Data excerpt:
------------------------------------------------
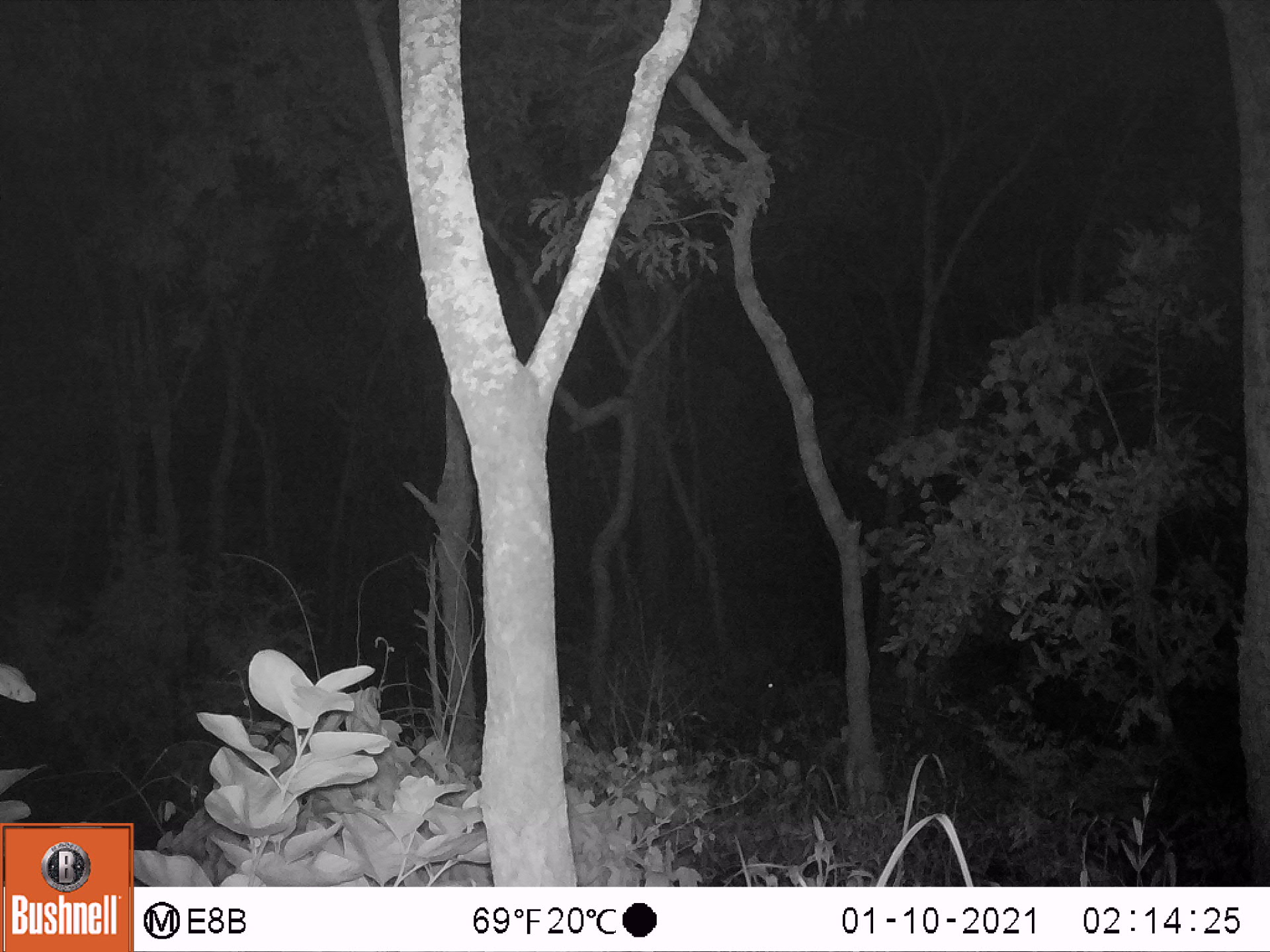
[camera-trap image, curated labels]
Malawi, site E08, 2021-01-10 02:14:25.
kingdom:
------------------------------------------------
In your answer, repeat the material above in full, exactly, and without its pictures.

[camera-trap image, curated labels]
Malawi, site E08, 2021-01-10 02:14:25.
kingdom:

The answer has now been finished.